Question

The vapor pressure of pure water at $25^\circ {\rm{C}}$ is 23.76 torr. The vapor pressure of a solution containing 5.40 g of a non-volatile substance is 90.0 g water is 23.32 torr. The molecular weight of the solute is:
A. 97.24 g/mol
B. .24.29 g/mol
C. 50.44 g/mol
D. .57.24 g/mol

Answer 1

We know that mole fraction (solute) is equal to relative lowering of vapor pressure. Here, we have to use the formula $\dfrac{{p_1^0 - {p_1}}}{{p_1^0}} = {x_2}$, where, $p_1^0$ refers to vapor pressure (pure water), ${p_1}$ refers to vapor pressure of solution containing non-volatile solute and ${x_2}$ refers to mole fraction of solute.

Complete step by step answer: Vapor pressure of pure water is given as 23.76 torr and vapor pressure of solution containing non-volatile solute is given as 23.32 torr.

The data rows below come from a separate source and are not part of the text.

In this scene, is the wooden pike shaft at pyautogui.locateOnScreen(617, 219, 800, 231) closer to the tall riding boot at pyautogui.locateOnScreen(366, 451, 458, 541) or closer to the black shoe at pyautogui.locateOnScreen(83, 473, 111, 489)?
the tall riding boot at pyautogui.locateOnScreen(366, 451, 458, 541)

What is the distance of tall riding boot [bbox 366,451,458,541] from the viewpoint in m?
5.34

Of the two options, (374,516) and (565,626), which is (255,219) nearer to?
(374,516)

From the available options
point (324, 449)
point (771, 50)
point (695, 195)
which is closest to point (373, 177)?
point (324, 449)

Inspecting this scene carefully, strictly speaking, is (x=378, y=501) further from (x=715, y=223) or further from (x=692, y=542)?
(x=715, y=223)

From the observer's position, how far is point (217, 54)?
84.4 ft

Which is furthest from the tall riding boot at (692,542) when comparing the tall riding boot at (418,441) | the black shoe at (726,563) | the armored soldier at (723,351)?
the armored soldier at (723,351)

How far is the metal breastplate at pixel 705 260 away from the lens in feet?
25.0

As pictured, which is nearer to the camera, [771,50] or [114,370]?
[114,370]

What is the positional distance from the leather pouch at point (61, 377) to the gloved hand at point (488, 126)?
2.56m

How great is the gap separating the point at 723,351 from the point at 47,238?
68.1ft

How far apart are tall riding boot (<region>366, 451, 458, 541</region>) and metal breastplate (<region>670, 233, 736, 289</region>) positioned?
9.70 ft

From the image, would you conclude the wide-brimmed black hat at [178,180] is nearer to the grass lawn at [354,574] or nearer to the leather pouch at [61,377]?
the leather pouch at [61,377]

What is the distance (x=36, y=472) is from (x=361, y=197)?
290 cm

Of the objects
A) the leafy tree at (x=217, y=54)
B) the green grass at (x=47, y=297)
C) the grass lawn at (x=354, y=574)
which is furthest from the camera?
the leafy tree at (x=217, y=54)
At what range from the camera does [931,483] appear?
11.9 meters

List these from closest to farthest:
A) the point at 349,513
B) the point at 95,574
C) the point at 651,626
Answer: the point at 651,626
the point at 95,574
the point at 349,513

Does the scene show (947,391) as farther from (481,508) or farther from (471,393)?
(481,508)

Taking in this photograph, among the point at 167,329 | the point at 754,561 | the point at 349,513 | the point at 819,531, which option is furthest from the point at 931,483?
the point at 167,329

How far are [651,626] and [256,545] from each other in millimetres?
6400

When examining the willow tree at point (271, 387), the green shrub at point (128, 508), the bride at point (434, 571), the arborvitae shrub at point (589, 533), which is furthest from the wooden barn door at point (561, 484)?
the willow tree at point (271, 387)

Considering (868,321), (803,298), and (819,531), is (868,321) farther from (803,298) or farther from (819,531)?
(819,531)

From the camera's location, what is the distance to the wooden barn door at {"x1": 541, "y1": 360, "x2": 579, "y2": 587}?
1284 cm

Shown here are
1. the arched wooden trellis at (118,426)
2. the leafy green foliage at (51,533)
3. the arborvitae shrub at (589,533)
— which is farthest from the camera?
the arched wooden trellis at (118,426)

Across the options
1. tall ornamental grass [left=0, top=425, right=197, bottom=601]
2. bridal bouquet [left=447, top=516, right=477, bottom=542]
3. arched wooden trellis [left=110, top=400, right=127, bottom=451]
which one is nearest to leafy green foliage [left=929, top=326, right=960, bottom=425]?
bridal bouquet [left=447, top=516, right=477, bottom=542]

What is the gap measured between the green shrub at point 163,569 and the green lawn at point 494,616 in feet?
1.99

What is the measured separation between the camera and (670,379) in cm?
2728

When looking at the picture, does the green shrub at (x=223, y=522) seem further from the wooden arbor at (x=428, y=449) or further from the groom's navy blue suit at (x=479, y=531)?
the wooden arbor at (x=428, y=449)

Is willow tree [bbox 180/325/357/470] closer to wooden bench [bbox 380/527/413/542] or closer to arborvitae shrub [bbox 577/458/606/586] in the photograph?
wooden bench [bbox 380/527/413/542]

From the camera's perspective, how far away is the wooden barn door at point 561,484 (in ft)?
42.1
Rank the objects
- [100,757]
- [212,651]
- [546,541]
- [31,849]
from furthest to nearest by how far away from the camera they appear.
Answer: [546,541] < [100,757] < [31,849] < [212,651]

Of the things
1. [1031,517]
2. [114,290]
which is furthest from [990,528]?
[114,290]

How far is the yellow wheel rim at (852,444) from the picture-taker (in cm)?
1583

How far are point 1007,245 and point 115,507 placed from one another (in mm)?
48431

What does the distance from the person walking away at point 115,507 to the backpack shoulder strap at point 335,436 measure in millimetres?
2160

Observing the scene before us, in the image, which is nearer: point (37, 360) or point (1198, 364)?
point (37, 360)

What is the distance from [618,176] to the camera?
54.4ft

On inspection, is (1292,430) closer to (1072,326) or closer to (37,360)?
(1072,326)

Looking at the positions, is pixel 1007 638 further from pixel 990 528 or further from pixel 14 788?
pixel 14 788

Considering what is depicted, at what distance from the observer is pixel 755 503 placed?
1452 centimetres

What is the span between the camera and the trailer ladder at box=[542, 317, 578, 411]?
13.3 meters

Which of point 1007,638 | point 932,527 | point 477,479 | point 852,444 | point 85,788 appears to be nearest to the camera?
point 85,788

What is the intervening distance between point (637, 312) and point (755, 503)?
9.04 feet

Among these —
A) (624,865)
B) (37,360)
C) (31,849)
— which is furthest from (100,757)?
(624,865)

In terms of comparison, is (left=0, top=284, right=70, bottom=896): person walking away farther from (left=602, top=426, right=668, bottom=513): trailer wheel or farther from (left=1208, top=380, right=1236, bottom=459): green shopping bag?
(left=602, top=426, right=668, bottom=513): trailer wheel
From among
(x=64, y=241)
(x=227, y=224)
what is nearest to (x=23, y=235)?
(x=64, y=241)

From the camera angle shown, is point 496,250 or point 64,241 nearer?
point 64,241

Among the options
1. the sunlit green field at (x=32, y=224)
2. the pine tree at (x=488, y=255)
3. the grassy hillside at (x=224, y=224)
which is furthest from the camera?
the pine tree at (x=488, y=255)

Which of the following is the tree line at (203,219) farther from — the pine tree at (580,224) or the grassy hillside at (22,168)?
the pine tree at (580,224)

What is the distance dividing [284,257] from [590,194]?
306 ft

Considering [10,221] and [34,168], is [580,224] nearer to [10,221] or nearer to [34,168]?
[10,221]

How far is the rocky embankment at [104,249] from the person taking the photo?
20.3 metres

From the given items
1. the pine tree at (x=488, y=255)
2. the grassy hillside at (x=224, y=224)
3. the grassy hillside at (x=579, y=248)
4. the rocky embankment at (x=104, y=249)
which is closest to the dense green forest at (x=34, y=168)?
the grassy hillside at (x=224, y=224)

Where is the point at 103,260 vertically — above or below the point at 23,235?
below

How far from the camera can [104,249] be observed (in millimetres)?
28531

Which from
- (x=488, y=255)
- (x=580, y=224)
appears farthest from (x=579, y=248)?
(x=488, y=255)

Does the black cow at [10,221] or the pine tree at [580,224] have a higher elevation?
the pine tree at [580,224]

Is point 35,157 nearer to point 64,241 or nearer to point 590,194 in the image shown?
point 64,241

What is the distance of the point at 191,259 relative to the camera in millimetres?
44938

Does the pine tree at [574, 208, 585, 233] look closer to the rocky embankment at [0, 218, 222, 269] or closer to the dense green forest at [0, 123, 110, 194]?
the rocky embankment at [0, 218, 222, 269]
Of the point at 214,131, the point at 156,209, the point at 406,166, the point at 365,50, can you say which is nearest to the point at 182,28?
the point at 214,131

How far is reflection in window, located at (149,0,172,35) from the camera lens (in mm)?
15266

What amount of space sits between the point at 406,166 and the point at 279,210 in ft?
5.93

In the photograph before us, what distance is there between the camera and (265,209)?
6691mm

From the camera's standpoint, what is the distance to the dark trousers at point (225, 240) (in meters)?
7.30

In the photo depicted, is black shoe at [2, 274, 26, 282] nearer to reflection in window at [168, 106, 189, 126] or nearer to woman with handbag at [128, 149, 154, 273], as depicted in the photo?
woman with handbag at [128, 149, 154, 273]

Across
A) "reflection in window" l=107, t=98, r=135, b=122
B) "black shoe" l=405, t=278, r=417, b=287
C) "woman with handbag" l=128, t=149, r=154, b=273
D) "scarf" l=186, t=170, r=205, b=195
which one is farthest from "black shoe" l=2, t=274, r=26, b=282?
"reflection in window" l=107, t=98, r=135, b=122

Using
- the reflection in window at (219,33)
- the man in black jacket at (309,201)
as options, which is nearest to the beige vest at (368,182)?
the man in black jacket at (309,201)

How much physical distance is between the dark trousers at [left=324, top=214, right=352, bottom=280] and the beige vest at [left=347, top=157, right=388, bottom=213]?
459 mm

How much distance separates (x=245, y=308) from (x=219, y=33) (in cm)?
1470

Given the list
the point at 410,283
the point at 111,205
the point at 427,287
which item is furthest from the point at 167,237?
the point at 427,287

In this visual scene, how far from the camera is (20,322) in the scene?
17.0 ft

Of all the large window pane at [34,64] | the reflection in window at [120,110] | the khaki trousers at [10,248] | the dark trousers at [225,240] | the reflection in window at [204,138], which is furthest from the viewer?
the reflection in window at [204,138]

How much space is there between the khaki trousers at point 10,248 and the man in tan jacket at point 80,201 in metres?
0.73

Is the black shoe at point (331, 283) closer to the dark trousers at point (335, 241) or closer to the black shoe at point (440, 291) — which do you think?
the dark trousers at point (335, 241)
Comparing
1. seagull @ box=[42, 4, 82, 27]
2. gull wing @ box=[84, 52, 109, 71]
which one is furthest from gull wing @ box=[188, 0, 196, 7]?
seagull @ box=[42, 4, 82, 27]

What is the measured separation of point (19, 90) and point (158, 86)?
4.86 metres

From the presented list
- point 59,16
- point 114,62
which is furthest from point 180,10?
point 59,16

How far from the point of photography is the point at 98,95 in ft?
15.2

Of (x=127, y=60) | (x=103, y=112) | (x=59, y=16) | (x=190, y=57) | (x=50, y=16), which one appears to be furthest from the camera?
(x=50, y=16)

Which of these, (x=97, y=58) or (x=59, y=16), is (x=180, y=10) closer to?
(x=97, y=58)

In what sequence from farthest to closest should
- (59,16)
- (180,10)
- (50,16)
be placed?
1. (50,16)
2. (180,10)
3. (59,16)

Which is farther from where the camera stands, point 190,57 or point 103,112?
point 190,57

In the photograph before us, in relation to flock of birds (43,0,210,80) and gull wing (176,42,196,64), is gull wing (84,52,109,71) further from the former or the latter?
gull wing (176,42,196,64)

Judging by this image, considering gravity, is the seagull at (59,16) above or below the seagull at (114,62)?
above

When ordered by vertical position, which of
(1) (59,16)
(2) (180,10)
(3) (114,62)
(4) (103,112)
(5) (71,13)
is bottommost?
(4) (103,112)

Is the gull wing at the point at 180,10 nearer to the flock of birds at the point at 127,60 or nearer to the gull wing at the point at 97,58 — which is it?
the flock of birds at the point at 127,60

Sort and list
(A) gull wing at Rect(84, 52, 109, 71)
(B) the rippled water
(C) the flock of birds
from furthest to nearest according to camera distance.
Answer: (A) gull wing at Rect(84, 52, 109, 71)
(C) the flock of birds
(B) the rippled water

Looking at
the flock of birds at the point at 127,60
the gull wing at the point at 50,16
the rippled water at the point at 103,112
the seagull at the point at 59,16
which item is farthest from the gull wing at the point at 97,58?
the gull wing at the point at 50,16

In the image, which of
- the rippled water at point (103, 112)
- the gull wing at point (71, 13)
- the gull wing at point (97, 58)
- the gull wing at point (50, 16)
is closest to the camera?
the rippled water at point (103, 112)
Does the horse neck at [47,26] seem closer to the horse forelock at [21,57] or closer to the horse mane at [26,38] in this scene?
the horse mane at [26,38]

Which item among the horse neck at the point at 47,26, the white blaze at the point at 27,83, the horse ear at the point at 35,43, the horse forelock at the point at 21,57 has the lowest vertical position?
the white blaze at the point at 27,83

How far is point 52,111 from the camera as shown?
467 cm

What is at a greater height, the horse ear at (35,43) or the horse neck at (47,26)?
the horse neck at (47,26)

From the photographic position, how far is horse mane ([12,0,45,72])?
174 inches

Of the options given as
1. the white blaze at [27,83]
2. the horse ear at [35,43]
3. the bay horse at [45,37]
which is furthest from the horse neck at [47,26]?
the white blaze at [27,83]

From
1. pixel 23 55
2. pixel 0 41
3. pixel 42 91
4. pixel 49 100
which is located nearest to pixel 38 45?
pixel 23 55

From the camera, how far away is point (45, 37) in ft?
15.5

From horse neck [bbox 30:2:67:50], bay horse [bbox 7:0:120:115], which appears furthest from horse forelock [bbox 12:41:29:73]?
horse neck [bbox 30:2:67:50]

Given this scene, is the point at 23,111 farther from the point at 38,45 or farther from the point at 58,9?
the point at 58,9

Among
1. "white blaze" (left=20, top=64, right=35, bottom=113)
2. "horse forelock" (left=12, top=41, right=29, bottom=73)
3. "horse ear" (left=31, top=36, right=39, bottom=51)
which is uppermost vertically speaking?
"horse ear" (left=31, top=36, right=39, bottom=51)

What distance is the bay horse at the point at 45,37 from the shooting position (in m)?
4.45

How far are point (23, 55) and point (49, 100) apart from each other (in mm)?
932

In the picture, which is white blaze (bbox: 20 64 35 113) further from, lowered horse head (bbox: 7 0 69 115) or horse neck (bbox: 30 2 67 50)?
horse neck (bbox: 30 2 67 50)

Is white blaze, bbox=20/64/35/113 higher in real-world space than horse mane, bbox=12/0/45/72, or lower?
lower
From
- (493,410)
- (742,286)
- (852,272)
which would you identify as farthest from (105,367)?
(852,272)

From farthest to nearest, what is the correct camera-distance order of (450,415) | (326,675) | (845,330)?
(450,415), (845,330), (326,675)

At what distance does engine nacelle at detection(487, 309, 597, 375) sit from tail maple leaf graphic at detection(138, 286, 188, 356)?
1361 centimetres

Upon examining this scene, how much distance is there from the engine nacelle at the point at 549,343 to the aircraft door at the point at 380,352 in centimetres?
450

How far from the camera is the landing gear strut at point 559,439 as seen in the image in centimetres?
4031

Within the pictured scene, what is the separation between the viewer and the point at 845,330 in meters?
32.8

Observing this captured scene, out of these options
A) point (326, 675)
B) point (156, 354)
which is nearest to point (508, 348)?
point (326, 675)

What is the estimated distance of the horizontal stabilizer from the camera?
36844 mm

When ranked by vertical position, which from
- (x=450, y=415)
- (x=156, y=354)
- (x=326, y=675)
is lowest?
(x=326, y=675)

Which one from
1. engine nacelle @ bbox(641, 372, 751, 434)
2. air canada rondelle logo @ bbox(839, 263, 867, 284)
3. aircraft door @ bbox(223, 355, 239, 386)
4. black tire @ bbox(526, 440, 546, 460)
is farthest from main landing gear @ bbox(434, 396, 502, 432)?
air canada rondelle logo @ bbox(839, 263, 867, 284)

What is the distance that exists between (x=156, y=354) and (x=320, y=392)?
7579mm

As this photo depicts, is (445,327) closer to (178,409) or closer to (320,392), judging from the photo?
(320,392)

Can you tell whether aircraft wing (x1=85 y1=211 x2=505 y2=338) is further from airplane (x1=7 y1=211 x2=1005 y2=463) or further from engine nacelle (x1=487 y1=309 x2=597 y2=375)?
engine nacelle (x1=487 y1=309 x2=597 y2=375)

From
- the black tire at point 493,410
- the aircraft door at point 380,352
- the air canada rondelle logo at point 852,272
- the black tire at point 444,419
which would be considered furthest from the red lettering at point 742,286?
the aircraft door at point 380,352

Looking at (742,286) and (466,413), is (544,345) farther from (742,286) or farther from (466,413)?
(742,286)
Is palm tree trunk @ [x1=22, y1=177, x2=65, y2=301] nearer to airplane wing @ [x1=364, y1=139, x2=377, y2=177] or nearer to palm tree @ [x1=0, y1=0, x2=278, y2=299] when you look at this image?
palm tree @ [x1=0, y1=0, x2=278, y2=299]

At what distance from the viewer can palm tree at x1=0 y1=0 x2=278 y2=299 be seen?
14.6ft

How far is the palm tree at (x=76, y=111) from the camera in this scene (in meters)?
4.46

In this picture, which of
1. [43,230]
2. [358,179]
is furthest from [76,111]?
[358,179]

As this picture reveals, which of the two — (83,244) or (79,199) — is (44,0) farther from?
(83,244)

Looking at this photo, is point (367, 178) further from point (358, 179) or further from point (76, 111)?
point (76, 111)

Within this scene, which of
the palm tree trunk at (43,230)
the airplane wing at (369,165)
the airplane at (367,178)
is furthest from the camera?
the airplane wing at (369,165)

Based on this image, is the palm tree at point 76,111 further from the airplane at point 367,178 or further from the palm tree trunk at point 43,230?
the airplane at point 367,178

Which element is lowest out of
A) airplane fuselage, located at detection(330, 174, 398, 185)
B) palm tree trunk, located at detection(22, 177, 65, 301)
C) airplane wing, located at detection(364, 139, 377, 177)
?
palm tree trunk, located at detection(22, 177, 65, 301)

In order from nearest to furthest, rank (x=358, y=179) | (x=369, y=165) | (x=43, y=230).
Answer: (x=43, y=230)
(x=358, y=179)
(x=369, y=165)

Now, we have to calculate the mole fraction of solute. To calculate mole fraction, we need the moles of solvent (water) and solute (non-volatile substance).

Let’s calculate moles of water first. Mass of water is given as 90.0 g and molar mass of water is ${{\rm{H}}_{\rm{2}}}{\rm{O}} = {\rm{2}} \times {\rm{1}}\;{\rm{g}}\,{\rm{mo}}{{\rm{l}}^{ - 1}}{\rm{ + 16}}\,{\rm{g}}\,{\rm{mo}}{{\rm{l}}^{ - 1}} = 18\;{\rm{g}}\,{\rm{mo}}{{\rm{l}}^{ - 1}}$
So,
${\rm{Moles}}\;{\rm{of}}\;{\rm{water}} = \dfrac{{{\rm{Mass}}\;{\rm{of}}\;{\rm{water}}}}{{{\rm{Molar mass}}\;{\rm{of}}\;{\rm{water}}}}$
$\Rightarrow \dfrac{{90\,{\rm{g}}}}{{18\;{\rm{g}}\,{\rm{mo}}{{\rm{l}}^{ - 1}}}}$
$\Rightarrow 5\;{\rm{mol}}$
Now, we have to calculate moles of solute (non-volatile). Mass of solute is given as 5.40 g and molar mass of solute is M.
${\rm{Moles}}\;{\rm{of}}\;{\rm{solute}} = \dfrac{{5.40\;{\rm{g}}}}{M}$
Now, we write the expression of mole fraction of solute.
${\rm{Mole}}\;{\rm{fraction}}\;{\rm{of}}\;{\rm{solute}} = \dfrac{{{\rm{Moles}}\;{\rm{of}}\;{\rm{solute}}}}{{{\rm{Moles}}\;{\rm{of}}\;{\rm{solute}} + {\rm{Moles}}\;{\rm{of}}\;{\rm{solvent}}}}$
$\Rightarrow \dfrac{{\dfrac{{5.40\;}}{M}}}{{\dfrac{{5.40\;}}{M} + 5}}$
$\Rightarrow \dfrac{{\dfrac{{5.40}}{M}}}{{\dfrac{{5.40 + 5M}}{M}}}$
$\Rightarrow \dfrac{{5.40}}{{5.40 + 5M}}$
Now, we have used the expression of lowering of vapour pressure to calculate the molecular mass of solute.
$\dfrac{{p_1^0 - {p_1}}}{{p_1^0}} = {x_2}$
…… (1)

From the question, $p_1^0$=23.76 torr and ${p_1} =$23.32 torr and mole fraction of solute $\left( {{x_2}} \right)$ is $\dfrac{{5.40}}{{5.40 + 5M}}$
Put all the above values in equation (1).
$\dfrac{{23.76\,{\rm{torr}} - 23.32\;{\rm{torr}}}}{{23.76\,{\rm{torr}}}} = \dfrac{{5.40}}{{5.40 + 5M}}$
$\Rightarrow \dfrac{{0.44}}{{23.76}} = \dfrac{{5.40}}{{5.40 + 5M}}$
$\Rightarrow \dfrac{{0.44}}{{23.76}} = \dfrac{{5.40}}{{5.40 + 5M}}$
$\Rightarrow 0.01852 = \dfrac{{5.40}}{{5.40 + 5M}}$
$\Rightarrow 5.40 + 5M = 291.6$
$\Rightarrow M = \dfrac{{291.6 - 5.40}}{5}$
$\Rightarrow M = 57.24\;{\rm{g}}\;{\rm{mo}}{{\rm{l}}^{ - 1}}$

So, the correct answer is “Option D”.

Note: Colligative property is that property which depends on the count of particles of solute relative to the total count of particles present in a solution irrespective of their nature. Vapour pressure is an example of colligative property.